Suppose I have some objective function $f(\beta)$ which I would like to minimize for $\beta$. A standard gradient descent would be
$\beta^{(t+1)}=\beta^{(t)}-\alpha \nabla f(\beta^{(t)})$,
where $\alpha$, the step size, is optionally subscripted $\alpha_{(t)}$. There are many results about how to choose $\alpha$, be it fixed or variable with time.

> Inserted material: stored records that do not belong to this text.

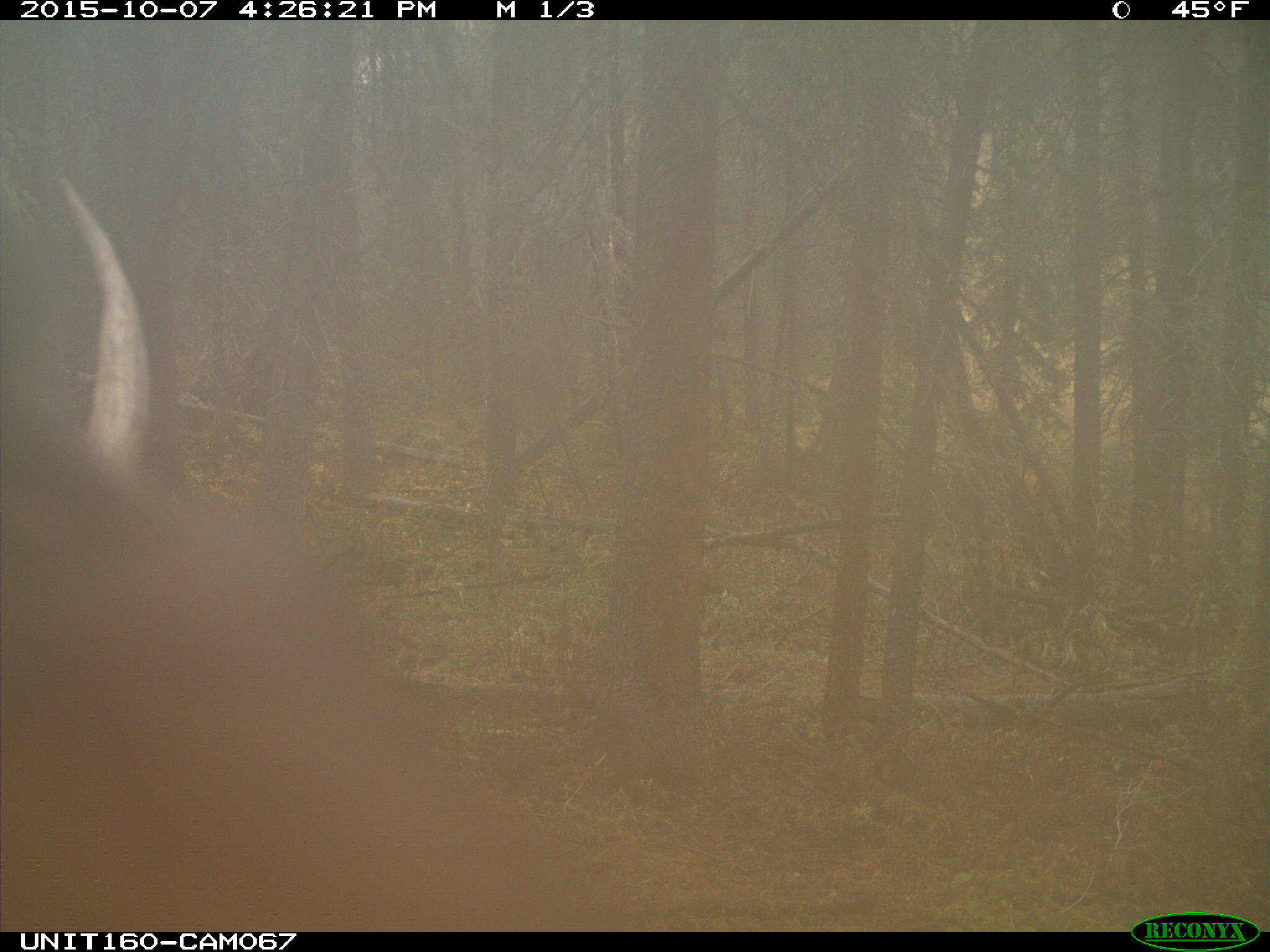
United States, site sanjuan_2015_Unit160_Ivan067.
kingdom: Animalia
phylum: Chordata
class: Mammalia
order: Artiodactyla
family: Cervidae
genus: Cervus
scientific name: Cervus elaphus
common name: red deer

The update above is a special case of
$\beta^{(t+1)}=\beta^{(t)}-A \nabla f(\beta^{(t)})$,
where $A=\alpha I$. I would like to consider a gradient descent algorithm whereby $A=diag(\alpha_{1},\alpha_{2},...\alpha_{n})$ - does such a particular variant of gradient descent have a particular name? It is just allowing each coordinate to have a different step size, yet I have not found anything online about it. I imagine that one could do better by having a specific $\alpha_{i}$ for each coordinate than a single $\alpha $ for all. Does anybody know any work that has been done on this?
The idea of a line search is that the line is one-dimensional. Thus your idea corresponds to n line-searches along the coordinate axes. Thus you lose the information of the gradient.
Alternatively you could use a fixed diagonal matrix $C=diag(c_1,...,c_n)$ to scale the components of the system and gradient, i.e., $$ \beta^{(t+1)}=\beta^{(t)}-αC \nabla f(\beta^{(t)}) $$ to get again a one-dimensional line-search. This is then one choice of a pre-conditioner. However, the determination of "good" diagonal entries is again much guess work. The step to (L-)BFGS is then not that large.